Et puisqu’il est question de « mystères », je pense, par une association d’idées, au titre d’un roman français du XIXe siècle : Les mystères de Paris. La grande ville, en l’occurrence Paris, ma ville natale, est liée à mes premières impressions d’enfance et ces impressions étaient si fortes que, depuis, je n’ai jamais cessé d’explorer les « mystères de Paris ». Il m’arrivait, vers neuf ou dix ans, de me promener seul, et malgré la crainte de me perdre, d’aller de plus en plus loin, dans des quartiers que je ne connaissais pas, sur la rive droite de la Seine. C’était en plein jour et cela me rassurait. Au début de l’adolescence, je m’efforçais de vaincre ma peur et de m’aventurer la nuit, vers des quartiers encore plus lointains, par le métro. C’est ainsi que l’on fait l’apprentissage de la ville et, en cela, j’ai suivi l’exemple de la plupart des romanciers que j’admirais et pour lesquels, depuis le XIXe siècle, la grande ville – qu’elle se nomme Paris, Londres, Saint-Pétersbourg, Stockholm – a été le décor et l’un des thèmes principaux de leurs livres.
Edgar Poe dans sa nouvelle L’homme des foules a été l’un des premiers à évoquer toutes ces vagues humaines qu’il observe derrière les vitres d’un café et qui se succèdent interminablement sur les trottoirs. Il repère un vieil homme à l’aspect étrange et il le suit pendant la nuit dans différents quartiers de Londres pour en savoir plus long sur lui. Mais l’inconnu est « l’homme des foules » et il est vain de le suivre, car il restera toujours un anonyme, et l’on n’apprendra jamais rien sur lui. Il n’a pas d’existence individuelle, il fait tout simplement partie de cette masse de passants qui marchent en rangs serrés ou bien se bousculent et se perdent dans les rues.

« Grâce à la topographie d’une ville, c’est toute votre vie qui vous revient à la mémoire »

Et je pense aussi à un épisode de la jeunesse du poète Thomas De Quincey, qui l’a marqué pour toujours. À Londres, dans la foule d’Oxford Street, il s’était lié avec une jeune fille, l’une de ces rencontres de hasard que l’on fait dans une grande ville. Il avait passé plusieurs jours en sa compagnie et il avait dû quitter Londres pour quelque temps. Ils étaient convenus qu’au bout d’une semaine, elle l’attendrait tous les soirs à la même heure au coin de Tichfield Street. Mais ils ne se sont jamais retrouvés. « Certainement nous avons été bien des fois à la recherche l’un de l’autre, au même moment, à travers l’énorme labyrinthe de Londres ; peut-être n’avons-nous été séparés que par quelque 18 mètres – il n’en faut pas davantage pour aboutir à une séparation éternelle. »
- - -
> CONSIGNE 1:
Recopiez le passage de l'extrait sur la grande ville, de « Edgar Poe dans » à « dans les rues. ».
> CONSIGNE 2:
Écrivez la suite de l'extrait consacré aux mystères de la grande ville, à partir de sa dernière phrase.

> MATÉRIEL FOURNI:
- - -
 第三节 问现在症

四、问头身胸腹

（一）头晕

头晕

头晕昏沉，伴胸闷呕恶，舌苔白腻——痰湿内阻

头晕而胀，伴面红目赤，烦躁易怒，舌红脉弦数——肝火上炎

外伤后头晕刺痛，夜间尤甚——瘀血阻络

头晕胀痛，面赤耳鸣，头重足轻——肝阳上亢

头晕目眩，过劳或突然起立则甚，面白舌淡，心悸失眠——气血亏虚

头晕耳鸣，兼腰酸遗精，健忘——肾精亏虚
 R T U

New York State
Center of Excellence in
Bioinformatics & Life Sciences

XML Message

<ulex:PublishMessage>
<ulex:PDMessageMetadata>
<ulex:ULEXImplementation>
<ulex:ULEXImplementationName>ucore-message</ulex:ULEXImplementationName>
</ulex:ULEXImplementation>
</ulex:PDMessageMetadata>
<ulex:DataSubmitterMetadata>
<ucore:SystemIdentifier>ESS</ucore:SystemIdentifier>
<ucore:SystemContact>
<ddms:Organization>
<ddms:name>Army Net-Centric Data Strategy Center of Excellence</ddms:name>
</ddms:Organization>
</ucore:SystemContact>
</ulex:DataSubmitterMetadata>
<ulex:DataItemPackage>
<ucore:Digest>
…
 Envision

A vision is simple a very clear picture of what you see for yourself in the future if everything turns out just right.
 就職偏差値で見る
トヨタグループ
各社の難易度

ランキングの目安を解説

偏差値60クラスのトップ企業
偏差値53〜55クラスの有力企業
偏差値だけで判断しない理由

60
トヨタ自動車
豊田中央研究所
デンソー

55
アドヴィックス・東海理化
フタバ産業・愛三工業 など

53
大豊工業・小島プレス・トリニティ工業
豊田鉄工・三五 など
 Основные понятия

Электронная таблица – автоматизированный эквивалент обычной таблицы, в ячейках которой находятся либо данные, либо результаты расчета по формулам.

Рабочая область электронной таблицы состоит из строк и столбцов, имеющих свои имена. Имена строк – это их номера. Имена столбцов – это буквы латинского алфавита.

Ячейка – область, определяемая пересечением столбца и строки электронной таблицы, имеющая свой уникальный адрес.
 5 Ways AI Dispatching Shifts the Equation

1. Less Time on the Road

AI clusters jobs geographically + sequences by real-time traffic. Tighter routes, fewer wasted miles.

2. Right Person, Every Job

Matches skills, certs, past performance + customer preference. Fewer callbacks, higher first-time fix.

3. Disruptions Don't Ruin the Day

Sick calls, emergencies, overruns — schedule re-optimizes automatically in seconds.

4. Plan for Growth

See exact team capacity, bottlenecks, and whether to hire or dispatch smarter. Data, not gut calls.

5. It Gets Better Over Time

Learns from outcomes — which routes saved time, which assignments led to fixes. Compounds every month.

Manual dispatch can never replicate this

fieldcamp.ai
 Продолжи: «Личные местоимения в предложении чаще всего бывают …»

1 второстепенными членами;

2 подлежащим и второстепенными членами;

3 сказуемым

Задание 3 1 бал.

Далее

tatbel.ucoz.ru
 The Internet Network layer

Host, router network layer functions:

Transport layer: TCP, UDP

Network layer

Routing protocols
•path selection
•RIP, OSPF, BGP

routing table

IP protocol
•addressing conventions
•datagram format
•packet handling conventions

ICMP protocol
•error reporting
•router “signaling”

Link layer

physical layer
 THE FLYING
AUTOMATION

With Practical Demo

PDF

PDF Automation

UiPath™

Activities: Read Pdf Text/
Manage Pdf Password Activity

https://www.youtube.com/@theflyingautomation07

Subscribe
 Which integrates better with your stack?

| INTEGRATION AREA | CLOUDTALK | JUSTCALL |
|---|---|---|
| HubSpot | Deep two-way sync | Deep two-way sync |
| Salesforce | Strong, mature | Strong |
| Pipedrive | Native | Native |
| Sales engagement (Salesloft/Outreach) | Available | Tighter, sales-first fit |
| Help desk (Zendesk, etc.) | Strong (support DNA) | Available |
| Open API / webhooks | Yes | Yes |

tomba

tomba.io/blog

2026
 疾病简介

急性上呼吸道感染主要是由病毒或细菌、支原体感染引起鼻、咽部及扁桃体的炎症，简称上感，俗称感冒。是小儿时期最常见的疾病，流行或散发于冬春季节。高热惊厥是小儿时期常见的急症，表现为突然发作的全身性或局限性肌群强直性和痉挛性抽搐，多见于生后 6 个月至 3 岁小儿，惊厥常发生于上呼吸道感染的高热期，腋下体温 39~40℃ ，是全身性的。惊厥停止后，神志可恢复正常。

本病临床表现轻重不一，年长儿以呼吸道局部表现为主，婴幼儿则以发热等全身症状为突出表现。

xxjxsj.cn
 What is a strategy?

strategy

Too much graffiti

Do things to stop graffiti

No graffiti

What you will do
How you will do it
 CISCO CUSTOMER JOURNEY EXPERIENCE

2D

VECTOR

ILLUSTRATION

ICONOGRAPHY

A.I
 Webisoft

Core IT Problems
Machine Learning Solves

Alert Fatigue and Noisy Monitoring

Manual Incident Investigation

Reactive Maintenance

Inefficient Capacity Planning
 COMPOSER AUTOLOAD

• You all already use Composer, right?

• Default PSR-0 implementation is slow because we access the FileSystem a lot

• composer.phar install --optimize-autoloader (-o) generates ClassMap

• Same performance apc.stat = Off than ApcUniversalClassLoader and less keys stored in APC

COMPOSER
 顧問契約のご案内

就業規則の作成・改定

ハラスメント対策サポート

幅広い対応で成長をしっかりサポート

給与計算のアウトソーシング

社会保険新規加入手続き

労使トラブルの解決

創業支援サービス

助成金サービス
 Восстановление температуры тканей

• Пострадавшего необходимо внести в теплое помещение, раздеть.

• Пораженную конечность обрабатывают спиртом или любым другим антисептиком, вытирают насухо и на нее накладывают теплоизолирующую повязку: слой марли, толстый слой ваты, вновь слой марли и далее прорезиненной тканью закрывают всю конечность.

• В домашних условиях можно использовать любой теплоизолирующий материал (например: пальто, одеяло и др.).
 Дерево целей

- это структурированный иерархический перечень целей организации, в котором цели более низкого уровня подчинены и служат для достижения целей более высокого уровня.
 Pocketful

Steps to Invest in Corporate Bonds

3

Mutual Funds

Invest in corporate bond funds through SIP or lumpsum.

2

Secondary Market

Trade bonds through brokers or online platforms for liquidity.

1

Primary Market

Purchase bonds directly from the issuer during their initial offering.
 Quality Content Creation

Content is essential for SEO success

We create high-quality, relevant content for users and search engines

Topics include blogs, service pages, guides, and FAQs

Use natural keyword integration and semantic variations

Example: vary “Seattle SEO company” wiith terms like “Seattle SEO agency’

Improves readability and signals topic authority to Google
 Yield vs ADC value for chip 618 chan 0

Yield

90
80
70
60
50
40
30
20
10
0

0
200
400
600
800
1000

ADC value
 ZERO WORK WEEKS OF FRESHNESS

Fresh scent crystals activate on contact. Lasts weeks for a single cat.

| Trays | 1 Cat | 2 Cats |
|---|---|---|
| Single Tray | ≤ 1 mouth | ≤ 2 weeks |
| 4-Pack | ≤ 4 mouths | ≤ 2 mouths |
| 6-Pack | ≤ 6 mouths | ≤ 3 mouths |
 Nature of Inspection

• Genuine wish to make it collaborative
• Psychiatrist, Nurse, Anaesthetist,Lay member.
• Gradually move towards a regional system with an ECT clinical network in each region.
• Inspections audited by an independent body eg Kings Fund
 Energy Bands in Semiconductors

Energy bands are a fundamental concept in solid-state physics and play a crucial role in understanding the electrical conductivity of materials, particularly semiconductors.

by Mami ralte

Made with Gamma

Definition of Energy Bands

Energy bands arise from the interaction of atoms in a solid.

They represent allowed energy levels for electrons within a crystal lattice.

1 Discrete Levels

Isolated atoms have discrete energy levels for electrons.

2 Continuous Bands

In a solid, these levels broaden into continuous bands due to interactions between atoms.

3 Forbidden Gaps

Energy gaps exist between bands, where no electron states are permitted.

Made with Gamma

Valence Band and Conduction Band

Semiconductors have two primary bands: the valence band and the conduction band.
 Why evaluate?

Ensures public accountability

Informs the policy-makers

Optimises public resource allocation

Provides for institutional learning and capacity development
- - -
> RÉPONSE 1:
Edgar Poe dans sa nouvelle L’homme des foules a été l’un des premiers à évoquer toutes ces vagues humaines qu’il observe derrière les vitres d’un café et qui se succèdent interminablement sur les trottoirs. Il repère un vieil homme à l’aspect étrange et il le suit pendant la nuit dans différents quartiers de Londres pour en savoir plus long sur lui. Mais l’inconnu est « l’homme des foules » et il est vain de le suivre, car il restera toujours un anonyme, et l’on n’apprendra jamais rien sur lui. Il n’a pas d’existence individuelle, il fait tout simplement partie de cette masse de passants qui marchent en rangs serrés ou bien se bousculent et se perdent dans les rues.

> RÉPONSE 2:
Pour ceux qui y sont nés et y ont vécu, à mesure que les années passent, chaque quartier, chaque rue d’une ville, évoque un souvenir, une rencontre, un chagrin, un moment de bonheur. Et souvent la même rue est liée pour vous à des souvenirs successifs, si bien que grâce à la topographie d’une ville, c’est toute votre vie qui vous revient à la mémoire par couches successives, comme si vous pouviez déchiffrer les écritures superposées d’un palimpseste. Et aussi la vie des autres, de ces milliers et milliers d’inconnus, croisés dans les rues ou dans les couloirs du métro aux heures de pointe.
C’est ainsi que dans ma jeunesse, pour m’aider à écrire, j’essayais de retrouver de vieux annuaires de Paris, surtout ceux où les noms sont répertoriés par rues avec les numéros des immeubles. J’avais l’impression, page après page, d’avoir sous les yeux une radiographie de la ville, mais d’une ville engloutie, comme l’Atlantide, et de respirer l’odeur du temps. à cause des années qui s’étaient écoulées, les seules traces qu’avaient laissées ces milliers et ces milliers d’inconnus, c’était leurs noms, leurs adresses et leurs numéros de téléphone. Quelquefois, un nom disparaissait, d’une année à l’autre. Il y avait quelque chose de vertigineux à feuilleter ces anciens annuaires en pensant que désormais les numéros de téléphone ne répondraient pas. Plus tard, je devais être frappé par les vers d’un poème d’Ossip Mandelstam :
 
Je suis revenu dans ma ville familière jusqu'aux sanglots
Jusqu'aux ganglions de l'enfance, jusqu'aux nervures sous la peau.
Pétersbourg ! [...]
De mes téléphones, tu as les numéros.
Pétersbourg ! J'ai les adresses d'autrefois
Où je reconnais les morts à leurs voix.
 
Oui, il me semble que c’est en consultant ces anciens annuaires de Paris que j’ai eu envie d’écrire mes premiers livres. Il suffisait de souligner au crayon le nom d’un inconnu, son adresse et son numéro de téléphone et d’imaginer quelle avait été sa vie, parmi ces centaines et ces centaines de milliers de noms.
On peut se perdre ou disparaître dans une grande ville. On peut même changer d’identité et vivre une nouvelle vie. On peut se livrer à une très longue enquête pour retrouver les traces de quelqu’un, en n’ayant au départ qu’une ou deux adresses dans un quartier perdu. La brève indication qui figure quelquefois sur les fiches de recherche a toujours trouvé un écho chez moi : Dernier domicile connu. Les thèmes de la disparition, de l’identité, du temps qui passe sont étroitement liés à la topographie des grandes villes. Voilà pourquoi, depuis le XIXe siècle, elles ont été souvent le domaine des romanciers et quelques-uns des plus grands d’entre eux sont associés à une ville : Balzac et Paris, Dickens et Londres, Dostoïevski et Saint-Pétersbourg, Tokyo et Nagaï Kafû, Stockholm et Hjalmar Söderberg.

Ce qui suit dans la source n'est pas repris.